SELECTED PASSAGE:

God keeps on saving people in history. Christmas is the beginning of this salvation history. And so, in turning once again to the episode of Christ’s birth at Bethlehem, we come not to recall Christ’s birth twenty centuries ago, but to live that birth here, in the twenty-first century, this year, in our own Christmas here in India.
The Council says humanity’s mystery can be explained only in the mystery of the God who became human. If people want to look into their own mystery – the meaning of their pain, of their work, of their anxieties, of their suffering, of their hope – let them put themselves next to Christ. If they accomplish what Christ accomplished – doing the Father’s will, filling themselves with the life that Christ gives the world – they are fulfilling themselves as true human beings. If I find, on comparing myself with Christ, that my life is a contrast, the opposite of his, then my life is a disaster.
If what the Council expects of us is true, then, no one can celebrate a genuine Christmas without being truly poor. The self-sufficient, the proud, those who, because they have everything, look down on others, those who have no need even of God – for them there will be no Christmas. Only the poor, the hungry, the marginalized, the oppressed, those who need someone to come on their behalf, will have that someone. That someone is God, Emmanuel, God-with-us. Without poverty of spirit there can be no abundance of God.
If God has come for the poor and marginalised then all the stuff that our culture identifies with Christmas-the trees, the lights, the shopping, the dinners and Santa himself-may be just a diversion for us. The Christmas trappings are not bad in themselves. But they may distract us from the uncomfortable truth that Christmas isn’t a celebration that the rich and comfortable can fully celebrate.
Christmas for the poor and the humiliated of our world is the beginning of a revolution that lifts them up. Mary our mother had already said why God sent the child she bore: “He has brought down the rulers from their thrones, and has exalted those who were humble. He has filled the hungry with good things; but sent away the rich empty handed.” (Luke 1:52-3)
If what Mary said is true, then the hungry kids in Africa have more to celebrate than we do. The children in our slums and rural India have more to celebrate than we do. The poor can rejoice because God so identifies with them, that in Christ God entered the world as one of them. That is the real Christmas. We who are rich and powerful in the world can acknowledge Christmas intellectually, but it isn’t good news for us in the same way.

MATERIAL PROVIDED:
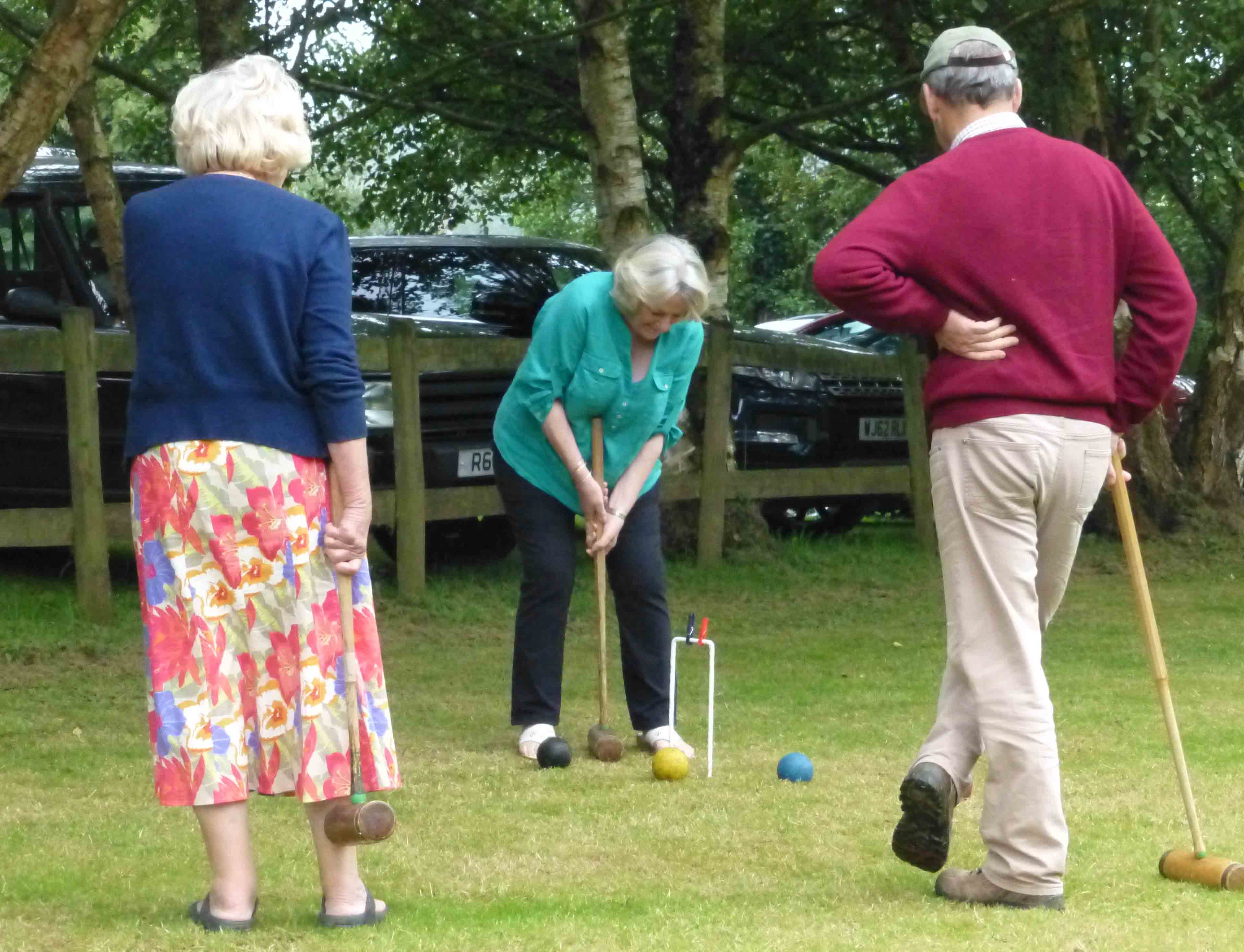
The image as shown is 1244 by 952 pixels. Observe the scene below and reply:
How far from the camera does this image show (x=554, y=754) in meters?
5.82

DIRECTIVES:
1. List the things the Christmas reflection says our culture identifies with Christmas.
2. Print the Christmas reflection word for word, starting with "God keeps on" and going on through "here in India.".
3. What scripture reference does the Christmas reflection give for Mary's words?

SOLUTIONS TO THE TASKS:
1.
- the trees
- the lights
- the shopping
- the dinners
- Santa himself

2.
God keeps on saving people in history. Christmas is the beginning of this salvation history. And so, in turning once again to the episode of Christ’s birth at Bethlehem, we come not to recall Christ’s birth twenty centuries ago, but to live that birth here, in the twenty-first century, this year, in our own Christmas here in India.

3. Luke 1:52-3